From owner-freebsd-fs@FreeBSD.ORG  Mon Oct 22 03:15:35 2012
Return-Path: <owner-freebsd-fs@FreeBSD.ORG>
Delivered-To: freebsd-fs@freebsd.org
Received: from mx1.freebsd.org (mx1.freebsd.org [69.147.83.52])
 by hub.freebsd.org (Postfix) with ESMTP id 61FE5587;
 Mon, 22 Oct 2012 03:15:35 +0000 (UTC) (envelope-from dg@pki2.com)
Received: from btw.pki2.com (btw.pki2.com [IPv6:2001:470:a:6fd::2])
 by mx1.freebsd.org (Postfix) with ESMTP id 0B7588FC0C;
 Mon, 22 Oct 2012 03:15:34 +0000 (UTC)
Received: from [127.0.0.1] (localhost [127.0.0.1])
 by btw.pki2.com (8.14.5/8.14.5) with ESMTP id q9M3FQHG099378;
 Sun, 21 Oct 2012 20:15:26 -0700 (PDT) (envelope-from dg@pki2.com)
Subject: Discovered stangeness (Was: ZFS hang status update)
From: Dennis Glatting <dg@pki2.com>
To: Andriy Gapon <avg@freebsd.org>
In-Reply-To: <1350711509.86715.59.camel@btw.pki2.com>
References: <1350698905.86715.33.camel@btw.pki2.com>
 <1350711509.86715.59.camel@btw.pki2.com>
Content-Type: text/plain; charset="ISO-8859-1"
Date: Sun, 21 Oct 2012 20:15:26 -0700
Message-ID: <1350875726.86715.134.camel@btw.pki2.com>
Mime-Version: 1.0
X-Mailer: Evolution 2.32.1 FreeBSD GNOME Team Port 
Content-Transfer-Encoding: 7bit
X-yoursite-MailScanner-Information: Dennis Glatting
X-yoursite-MailScanner-ID: q9M3FQHG099378
X-yoursite-MailScanner: Found to be clean
X-MailScanner-From: dg@pki2.com
Cc: freebsd-fs@freebsd.org
X-BeenThere: freebsd-fs@freebsd.org
X-Mailman-Version: 2.1.14
Precedence: list
List-Id: Filesystems <freebsd-fs.freebsd.org>
List-Unsubscribe: <http://lists.freebsd.org/mailman/options/freebsd-fs>,
 <mailto:freebsd-fs-request@freebsd.org?subject=unsubscribe>
List-Archive: <http://lists.freebsd.org/pipermail/freebsd-fs>
List-Post: <mailto:freebsd-fs@freebsd.org>
List-Help: <mailto:freebsd-fs-request@freebsd.org?subject=help>
List-Subscribe: <http://lists.freebsd.org/mailman/listinfo/freebsd-fs>,
 <mailto:freebsd-fs-request@freebsd.org?subject=subscribe>
X-List-Received-Date: Mon, 22 Oct 2012 03:15:35 -0000

As noted in my previous email, camcontrol against the SSD (da0) would
hang and did so across a reboot.
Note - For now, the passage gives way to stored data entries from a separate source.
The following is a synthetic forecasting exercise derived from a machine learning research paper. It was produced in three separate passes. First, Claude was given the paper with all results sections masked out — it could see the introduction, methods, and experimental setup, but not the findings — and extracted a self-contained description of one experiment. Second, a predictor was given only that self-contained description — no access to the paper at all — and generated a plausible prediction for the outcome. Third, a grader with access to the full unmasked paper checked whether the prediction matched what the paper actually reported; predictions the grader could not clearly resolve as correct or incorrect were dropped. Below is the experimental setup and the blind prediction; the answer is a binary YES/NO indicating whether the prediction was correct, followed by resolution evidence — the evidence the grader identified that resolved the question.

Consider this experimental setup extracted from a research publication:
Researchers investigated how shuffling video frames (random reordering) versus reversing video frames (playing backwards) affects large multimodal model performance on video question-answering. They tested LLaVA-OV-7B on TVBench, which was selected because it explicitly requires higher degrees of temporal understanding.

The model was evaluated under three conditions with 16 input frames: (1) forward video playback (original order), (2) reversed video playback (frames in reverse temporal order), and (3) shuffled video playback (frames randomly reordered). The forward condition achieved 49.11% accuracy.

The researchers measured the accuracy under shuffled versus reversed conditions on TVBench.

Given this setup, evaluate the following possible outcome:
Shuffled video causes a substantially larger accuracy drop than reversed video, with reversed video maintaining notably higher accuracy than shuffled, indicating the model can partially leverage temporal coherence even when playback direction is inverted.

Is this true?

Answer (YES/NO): NO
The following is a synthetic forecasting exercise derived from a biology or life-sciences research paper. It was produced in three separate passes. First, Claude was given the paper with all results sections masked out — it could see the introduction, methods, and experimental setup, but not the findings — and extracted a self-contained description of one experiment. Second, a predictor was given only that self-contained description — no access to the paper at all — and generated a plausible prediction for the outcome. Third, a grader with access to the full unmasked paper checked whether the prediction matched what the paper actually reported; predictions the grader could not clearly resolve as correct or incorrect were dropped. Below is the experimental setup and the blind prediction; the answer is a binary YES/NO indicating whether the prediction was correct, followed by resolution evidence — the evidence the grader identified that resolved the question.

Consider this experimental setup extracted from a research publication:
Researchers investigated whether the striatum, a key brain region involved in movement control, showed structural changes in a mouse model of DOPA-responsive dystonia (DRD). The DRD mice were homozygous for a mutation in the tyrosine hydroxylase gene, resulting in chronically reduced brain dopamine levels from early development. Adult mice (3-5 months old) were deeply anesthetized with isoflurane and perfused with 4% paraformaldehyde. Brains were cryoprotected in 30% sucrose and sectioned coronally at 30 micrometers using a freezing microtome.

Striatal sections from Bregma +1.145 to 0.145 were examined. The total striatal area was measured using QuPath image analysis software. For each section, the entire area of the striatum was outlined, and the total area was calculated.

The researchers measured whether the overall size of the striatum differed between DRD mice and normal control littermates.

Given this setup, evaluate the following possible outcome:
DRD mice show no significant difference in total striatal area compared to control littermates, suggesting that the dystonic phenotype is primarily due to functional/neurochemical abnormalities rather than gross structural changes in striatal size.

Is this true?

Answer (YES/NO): YES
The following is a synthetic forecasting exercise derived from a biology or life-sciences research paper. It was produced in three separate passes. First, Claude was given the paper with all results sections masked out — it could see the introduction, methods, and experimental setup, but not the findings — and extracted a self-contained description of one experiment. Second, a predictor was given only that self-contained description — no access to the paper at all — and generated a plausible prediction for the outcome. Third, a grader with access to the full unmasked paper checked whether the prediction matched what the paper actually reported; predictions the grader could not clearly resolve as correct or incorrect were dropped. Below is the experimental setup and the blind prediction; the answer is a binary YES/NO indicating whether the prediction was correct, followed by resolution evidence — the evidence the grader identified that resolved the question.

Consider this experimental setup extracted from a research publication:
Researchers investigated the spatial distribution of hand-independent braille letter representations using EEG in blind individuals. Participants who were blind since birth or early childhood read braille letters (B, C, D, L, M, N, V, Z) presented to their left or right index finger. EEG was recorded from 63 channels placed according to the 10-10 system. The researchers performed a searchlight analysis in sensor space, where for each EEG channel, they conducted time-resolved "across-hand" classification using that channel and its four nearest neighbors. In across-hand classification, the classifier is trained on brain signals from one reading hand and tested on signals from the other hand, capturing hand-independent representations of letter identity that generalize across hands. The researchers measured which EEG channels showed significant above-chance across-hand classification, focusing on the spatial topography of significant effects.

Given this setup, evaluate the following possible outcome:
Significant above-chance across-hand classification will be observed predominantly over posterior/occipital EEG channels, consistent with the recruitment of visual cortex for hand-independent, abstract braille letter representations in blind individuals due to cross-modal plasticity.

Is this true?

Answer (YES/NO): NO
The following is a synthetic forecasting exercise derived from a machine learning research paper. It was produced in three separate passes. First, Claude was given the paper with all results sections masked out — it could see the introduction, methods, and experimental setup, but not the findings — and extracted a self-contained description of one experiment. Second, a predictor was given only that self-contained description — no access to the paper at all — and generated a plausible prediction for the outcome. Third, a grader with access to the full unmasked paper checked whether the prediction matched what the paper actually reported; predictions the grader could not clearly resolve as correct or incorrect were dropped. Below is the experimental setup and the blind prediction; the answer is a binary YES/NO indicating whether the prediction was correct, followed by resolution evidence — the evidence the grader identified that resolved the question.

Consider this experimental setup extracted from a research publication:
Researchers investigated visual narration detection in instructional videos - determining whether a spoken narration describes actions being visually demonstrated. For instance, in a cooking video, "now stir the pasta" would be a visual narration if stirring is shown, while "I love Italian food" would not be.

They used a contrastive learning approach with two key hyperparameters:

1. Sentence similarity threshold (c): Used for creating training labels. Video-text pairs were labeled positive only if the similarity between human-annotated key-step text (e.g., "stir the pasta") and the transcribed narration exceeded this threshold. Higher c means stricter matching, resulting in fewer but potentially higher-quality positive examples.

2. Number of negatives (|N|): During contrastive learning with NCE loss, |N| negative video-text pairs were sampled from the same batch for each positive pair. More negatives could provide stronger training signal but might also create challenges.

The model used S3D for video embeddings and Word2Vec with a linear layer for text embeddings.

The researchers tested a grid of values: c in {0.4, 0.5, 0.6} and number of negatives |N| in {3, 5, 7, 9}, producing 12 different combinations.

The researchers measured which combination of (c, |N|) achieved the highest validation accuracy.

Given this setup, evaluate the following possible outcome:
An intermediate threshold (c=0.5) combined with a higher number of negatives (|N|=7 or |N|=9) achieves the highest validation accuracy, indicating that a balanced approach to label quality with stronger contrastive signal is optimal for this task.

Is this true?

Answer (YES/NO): NO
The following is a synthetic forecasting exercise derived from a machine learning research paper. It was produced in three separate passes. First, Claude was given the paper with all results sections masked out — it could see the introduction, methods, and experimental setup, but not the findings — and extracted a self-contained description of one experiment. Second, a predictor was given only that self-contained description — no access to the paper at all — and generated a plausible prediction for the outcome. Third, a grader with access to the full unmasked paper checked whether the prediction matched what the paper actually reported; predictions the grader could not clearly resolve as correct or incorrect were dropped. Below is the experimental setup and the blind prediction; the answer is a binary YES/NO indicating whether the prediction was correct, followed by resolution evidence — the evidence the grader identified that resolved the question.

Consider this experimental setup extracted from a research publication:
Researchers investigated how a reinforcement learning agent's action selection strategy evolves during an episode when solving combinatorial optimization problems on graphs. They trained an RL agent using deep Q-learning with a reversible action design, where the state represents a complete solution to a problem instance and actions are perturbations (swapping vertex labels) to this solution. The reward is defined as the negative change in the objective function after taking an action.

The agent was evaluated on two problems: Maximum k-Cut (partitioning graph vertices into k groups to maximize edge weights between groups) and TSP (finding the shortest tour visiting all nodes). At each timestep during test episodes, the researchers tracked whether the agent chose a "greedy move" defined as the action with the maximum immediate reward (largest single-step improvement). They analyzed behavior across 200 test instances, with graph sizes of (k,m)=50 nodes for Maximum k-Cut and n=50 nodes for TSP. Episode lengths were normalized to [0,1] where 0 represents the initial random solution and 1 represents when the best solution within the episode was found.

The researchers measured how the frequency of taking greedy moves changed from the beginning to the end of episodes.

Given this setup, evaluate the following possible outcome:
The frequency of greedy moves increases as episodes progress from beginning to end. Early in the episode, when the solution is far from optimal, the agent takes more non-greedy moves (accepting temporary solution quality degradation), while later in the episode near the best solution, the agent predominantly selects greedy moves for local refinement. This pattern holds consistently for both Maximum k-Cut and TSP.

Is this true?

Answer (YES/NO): YES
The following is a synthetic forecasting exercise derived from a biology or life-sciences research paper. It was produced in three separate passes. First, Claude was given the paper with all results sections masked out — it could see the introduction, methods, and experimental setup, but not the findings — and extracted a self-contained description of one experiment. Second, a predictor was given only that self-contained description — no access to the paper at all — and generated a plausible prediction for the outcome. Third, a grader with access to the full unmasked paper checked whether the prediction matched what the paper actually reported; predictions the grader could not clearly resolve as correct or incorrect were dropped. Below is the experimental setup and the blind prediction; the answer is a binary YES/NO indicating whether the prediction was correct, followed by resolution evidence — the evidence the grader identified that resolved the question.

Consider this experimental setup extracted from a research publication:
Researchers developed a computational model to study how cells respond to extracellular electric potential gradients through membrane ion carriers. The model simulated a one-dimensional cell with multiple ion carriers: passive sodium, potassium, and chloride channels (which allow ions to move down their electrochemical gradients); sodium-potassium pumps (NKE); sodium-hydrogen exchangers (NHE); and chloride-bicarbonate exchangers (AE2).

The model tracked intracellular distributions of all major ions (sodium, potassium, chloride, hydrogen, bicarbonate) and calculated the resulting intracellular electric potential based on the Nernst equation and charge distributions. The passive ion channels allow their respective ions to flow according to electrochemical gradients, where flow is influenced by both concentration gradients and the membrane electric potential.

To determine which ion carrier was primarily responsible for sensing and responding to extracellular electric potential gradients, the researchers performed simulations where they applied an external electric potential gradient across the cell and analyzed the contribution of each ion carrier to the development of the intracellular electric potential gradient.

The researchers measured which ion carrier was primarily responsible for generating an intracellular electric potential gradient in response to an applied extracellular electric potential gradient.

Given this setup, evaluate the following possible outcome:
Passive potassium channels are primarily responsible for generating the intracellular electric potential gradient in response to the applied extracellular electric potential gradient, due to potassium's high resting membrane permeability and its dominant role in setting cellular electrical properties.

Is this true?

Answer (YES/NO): YES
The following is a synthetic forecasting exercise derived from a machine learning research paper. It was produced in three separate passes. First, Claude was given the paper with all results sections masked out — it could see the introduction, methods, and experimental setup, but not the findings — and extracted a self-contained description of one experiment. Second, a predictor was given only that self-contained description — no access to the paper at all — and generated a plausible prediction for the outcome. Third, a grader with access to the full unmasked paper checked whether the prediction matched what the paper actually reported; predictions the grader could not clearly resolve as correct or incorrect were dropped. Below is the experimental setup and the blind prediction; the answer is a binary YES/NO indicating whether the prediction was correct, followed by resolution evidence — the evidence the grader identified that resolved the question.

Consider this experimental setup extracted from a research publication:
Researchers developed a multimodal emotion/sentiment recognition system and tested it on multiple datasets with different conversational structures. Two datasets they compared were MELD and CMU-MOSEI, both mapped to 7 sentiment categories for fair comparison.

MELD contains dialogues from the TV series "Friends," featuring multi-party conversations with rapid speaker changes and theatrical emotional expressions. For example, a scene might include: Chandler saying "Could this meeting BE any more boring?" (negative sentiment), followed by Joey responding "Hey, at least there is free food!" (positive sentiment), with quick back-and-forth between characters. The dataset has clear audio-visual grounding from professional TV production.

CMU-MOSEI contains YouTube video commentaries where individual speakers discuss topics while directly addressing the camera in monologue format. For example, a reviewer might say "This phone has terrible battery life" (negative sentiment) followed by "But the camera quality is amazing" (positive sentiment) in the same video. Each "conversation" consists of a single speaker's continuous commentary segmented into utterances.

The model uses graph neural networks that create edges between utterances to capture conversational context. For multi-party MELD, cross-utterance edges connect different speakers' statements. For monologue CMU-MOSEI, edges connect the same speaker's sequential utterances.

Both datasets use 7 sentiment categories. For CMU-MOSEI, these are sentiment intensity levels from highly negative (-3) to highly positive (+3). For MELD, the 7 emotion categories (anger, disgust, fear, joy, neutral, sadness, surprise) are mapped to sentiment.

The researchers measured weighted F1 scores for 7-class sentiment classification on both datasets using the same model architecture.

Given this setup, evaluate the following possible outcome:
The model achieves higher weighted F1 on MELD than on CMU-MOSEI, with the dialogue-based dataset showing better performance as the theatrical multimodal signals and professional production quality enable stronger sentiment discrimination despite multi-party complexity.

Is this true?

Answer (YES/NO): NO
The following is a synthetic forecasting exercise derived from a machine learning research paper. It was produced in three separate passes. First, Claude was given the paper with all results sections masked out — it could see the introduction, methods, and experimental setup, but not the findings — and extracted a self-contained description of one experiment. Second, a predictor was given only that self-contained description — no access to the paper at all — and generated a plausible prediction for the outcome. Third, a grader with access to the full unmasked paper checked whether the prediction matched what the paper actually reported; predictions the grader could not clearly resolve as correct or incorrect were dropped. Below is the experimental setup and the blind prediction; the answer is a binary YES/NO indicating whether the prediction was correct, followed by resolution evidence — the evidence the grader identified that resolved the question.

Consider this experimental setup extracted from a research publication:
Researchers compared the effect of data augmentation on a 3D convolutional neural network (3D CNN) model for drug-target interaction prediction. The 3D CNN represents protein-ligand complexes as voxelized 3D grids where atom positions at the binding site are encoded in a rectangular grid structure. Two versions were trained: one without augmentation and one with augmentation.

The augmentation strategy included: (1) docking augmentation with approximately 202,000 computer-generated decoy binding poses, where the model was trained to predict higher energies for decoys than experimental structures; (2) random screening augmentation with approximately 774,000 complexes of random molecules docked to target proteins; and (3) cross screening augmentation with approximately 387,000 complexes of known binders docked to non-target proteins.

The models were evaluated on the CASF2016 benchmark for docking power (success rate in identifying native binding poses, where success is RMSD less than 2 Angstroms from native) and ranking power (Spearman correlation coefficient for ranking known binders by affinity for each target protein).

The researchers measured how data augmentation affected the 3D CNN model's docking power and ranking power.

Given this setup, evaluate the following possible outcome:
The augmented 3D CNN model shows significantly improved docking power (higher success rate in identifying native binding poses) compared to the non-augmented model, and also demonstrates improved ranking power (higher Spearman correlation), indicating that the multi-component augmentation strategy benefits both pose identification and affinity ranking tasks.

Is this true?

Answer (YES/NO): YES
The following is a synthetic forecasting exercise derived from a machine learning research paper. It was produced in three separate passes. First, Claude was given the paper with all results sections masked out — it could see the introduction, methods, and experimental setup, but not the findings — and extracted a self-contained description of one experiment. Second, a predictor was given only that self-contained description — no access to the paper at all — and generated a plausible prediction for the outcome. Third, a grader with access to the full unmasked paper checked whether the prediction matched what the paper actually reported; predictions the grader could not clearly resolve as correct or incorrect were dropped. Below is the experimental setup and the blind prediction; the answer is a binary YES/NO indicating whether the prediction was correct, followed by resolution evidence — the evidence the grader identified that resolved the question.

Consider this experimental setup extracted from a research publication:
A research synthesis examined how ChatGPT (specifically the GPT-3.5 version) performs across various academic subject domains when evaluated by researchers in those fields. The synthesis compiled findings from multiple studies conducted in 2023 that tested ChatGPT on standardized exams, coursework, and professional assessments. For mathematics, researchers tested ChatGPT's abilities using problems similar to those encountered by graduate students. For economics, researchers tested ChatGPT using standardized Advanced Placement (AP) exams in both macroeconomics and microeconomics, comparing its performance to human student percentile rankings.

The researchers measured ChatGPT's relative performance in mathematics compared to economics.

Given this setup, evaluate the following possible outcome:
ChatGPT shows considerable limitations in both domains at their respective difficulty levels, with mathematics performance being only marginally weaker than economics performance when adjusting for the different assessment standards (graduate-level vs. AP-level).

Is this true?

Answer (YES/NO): NO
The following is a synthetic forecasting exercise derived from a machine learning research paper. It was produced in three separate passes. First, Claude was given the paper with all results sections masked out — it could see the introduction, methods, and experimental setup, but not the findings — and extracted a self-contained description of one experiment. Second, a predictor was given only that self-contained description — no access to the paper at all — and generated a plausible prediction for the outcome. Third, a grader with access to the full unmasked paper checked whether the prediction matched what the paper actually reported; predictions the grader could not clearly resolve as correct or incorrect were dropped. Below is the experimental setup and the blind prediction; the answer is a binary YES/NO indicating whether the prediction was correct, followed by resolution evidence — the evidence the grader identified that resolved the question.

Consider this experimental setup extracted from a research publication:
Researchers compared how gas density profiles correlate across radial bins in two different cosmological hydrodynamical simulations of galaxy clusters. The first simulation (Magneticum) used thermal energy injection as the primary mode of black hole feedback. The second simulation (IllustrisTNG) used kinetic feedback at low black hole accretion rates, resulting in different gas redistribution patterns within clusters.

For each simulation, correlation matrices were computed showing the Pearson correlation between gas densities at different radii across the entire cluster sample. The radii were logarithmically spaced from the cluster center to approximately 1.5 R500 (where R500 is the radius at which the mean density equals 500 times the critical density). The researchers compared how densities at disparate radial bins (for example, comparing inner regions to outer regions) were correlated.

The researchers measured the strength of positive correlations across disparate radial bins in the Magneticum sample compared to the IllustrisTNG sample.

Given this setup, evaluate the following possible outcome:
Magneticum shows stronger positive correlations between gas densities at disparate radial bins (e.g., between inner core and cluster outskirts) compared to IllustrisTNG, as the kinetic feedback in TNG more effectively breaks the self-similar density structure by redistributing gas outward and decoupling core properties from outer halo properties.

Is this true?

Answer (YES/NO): YES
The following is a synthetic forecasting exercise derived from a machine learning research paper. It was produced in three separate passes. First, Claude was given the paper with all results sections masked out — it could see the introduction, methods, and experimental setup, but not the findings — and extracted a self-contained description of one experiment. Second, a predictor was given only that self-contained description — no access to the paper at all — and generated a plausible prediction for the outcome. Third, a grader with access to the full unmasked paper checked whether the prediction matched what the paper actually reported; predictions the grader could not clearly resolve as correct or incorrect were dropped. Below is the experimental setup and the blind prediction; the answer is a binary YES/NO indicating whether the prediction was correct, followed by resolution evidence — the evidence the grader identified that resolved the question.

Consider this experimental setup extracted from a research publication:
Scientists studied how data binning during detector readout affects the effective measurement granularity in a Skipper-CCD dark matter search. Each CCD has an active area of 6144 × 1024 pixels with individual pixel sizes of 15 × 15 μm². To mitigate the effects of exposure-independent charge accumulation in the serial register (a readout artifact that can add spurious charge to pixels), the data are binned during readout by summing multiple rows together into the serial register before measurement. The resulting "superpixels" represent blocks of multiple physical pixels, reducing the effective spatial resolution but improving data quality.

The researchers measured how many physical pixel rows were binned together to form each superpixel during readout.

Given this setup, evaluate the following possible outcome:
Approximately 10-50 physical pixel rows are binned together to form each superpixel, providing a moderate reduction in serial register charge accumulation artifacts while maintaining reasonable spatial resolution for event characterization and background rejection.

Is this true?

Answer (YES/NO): YES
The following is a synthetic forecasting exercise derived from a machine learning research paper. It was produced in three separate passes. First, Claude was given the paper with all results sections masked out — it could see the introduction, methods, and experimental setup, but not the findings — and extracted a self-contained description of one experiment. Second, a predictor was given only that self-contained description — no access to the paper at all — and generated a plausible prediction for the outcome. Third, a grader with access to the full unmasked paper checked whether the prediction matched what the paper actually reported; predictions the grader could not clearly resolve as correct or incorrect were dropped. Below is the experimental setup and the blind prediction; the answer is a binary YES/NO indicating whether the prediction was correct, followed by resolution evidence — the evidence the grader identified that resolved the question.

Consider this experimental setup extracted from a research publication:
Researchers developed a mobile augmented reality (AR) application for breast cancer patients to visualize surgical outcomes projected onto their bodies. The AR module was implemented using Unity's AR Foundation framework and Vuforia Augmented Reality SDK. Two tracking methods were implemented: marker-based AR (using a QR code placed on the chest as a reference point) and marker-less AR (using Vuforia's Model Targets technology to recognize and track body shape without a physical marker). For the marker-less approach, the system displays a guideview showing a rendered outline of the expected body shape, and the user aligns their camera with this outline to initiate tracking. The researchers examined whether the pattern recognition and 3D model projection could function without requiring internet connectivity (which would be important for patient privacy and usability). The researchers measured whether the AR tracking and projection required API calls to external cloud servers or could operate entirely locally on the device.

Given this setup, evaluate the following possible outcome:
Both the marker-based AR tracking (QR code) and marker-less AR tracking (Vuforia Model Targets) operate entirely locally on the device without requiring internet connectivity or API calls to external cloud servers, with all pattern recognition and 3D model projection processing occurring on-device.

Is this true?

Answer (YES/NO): YES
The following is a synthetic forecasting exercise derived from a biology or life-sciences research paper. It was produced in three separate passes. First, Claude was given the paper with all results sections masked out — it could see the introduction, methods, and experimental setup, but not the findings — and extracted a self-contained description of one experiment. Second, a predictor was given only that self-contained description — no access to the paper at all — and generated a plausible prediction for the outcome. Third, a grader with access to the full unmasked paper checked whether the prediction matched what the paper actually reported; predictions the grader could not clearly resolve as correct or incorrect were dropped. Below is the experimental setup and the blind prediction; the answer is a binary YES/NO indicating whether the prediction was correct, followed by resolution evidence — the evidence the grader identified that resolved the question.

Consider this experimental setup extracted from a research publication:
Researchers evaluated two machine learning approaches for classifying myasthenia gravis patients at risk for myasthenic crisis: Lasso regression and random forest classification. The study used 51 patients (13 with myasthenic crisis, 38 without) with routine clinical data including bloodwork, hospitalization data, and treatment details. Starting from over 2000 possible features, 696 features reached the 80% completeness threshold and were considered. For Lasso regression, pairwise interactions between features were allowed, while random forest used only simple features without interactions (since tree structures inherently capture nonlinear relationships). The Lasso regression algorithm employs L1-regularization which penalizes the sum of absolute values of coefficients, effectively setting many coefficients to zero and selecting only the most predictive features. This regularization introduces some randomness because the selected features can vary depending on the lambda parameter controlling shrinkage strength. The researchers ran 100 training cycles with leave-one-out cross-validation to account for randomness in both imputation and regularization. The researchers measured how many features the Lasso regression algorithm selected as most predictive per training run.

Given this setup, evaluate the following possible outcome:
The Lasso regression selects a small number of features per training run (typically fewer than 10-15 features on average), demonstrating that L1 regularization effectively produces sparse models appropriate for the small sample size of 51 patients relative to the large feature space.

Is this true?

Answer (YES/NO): YES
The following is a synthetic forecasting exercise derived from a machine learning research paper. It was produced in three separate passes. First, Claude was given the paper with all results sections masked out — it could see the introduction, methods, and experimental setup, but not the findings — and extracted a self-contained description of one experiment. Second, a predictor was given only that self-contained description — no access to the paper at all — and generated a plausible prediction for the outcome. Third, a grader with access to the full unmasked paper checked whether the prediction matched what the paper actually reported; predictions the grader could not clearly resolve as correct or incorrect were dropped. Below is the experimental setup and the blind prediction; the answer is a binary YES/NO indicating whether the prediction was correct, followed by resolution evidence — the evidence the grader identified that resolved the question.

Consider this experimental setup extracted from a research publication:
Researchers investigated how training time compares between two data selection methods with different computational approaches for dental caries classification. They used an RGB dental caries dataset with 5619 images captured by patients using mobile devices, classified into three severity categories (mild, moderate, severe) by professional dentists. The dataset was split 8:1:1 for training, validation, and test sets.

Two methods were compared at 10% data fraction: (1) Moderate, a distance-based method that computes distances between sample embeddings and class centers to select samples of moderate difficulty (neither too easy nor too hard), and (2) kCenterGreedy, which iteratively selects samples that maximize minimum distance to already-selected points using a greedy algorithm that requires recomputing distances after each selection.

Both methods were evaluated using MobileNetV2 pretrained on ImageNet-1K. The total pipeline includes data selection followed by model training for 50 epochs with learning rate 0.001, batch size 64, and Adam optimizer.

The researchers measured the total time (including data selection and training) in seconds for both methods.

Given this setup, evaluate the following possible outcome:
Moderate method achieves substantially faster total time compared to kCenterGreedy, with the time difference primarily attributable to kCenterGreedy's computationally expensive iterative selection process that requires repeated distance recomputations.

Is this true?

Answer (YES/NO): YES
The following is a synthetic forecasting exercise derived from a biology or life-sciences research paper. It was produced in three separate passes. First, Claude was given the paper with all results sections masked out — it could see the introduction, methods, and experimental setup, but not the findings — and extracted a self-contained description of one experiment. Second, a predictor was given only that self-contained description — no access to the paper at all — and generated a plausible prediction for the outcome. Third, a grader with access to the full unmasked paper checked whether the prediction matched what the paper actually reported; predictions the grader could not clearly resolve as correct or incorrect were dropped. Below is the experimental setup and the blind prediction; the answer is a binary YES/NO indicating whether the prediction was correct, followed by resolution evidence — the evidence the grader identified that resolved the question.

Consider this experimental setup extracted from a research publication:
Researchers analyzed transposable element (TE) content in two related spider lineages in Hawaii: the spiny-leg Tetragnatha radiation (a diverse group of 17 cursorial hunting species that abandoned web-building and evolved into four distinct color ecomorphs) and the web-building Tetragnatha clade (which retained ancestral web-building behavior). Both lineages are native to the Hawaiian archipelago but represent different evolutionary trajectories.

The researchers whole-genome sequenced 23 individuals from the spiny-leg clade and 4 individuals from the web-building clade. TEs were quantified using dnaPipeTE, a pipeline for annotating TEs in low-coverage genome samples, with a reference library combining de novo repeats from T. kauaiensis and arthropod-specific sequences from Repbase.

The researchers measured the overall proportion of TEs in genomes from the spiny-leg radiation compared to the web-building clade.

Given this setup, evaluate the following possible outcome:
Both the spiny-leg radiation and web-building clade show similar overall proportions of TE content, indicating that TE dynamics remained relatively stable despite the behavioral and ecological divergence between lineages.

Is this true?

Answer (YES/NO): YES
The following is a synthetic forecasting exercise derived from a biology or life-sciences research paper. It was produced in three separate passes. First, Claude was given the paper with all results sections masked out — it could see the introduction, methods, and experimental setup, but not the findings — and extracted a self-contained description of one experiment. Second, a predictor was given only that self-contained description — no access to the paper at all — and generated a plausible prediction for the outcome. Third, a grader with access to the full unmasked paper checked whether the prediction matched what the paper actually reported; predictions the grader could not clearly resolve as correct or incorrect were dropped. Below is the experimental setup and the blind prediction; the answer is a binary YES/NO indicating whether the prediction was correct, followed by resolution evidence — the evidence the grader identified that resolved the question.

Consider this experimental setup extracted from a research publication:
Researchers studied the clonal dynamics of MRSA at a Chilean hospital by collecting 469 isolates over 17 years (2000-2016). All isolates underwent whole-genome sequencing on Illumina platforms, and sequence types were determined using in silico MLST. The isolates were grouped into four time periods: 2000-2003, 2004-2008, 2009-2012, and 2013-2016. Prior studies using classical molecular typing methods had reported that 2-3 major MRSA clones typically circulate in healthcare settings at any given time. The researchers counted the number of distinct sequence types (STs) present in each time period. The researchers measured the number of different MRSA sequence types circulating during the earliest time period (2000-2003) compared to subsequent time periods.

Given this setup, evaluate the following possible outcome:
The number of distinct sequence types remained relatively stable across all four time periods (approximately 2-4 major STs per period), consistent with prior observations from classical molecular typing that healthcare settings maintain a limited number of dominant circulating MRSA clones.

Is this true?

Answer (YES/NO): NO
I decided to remove the SSD from the
system.

When I disconnected the SSD and rebooted the boot process included these
messages:

run_interrupt_driven_hooks: still waiting after 60 seconds for
xpt_config
run_interrupt_driven_hooks: still waiting after 120 seconds for
xpt_config
run_interrupt_driven_hooks: still waiting after 180 seconds for
xpt_config
run_interrupt_driven_hooks: still waiting after 240 seconds for
xpt_config

The system would eventually continue but hang later in the boot
sequence, not reaching the command prompt, at this point:

Timecounter "TSC-low" frequency 8594011 Hz quality 800

I removed power from the system and tried again. No luck. I reconnected
the SSD and rebooted in verbose, and eventually got this:

Timecounter "TSC-low" frequency 8594011 Hz quality 800
GEOM_PART: partition 1 is not aligned on 4096 bytes
GEOM_PART: partition 2 is not aligned on 4096 bytes

What I eventually discovered is one of the two disks of the OS RAID1
array is suddenly toast. Maybe this is coincidence but could it be the
driver is confusing the two LSI chips?

I am in the process of rebuilding this system.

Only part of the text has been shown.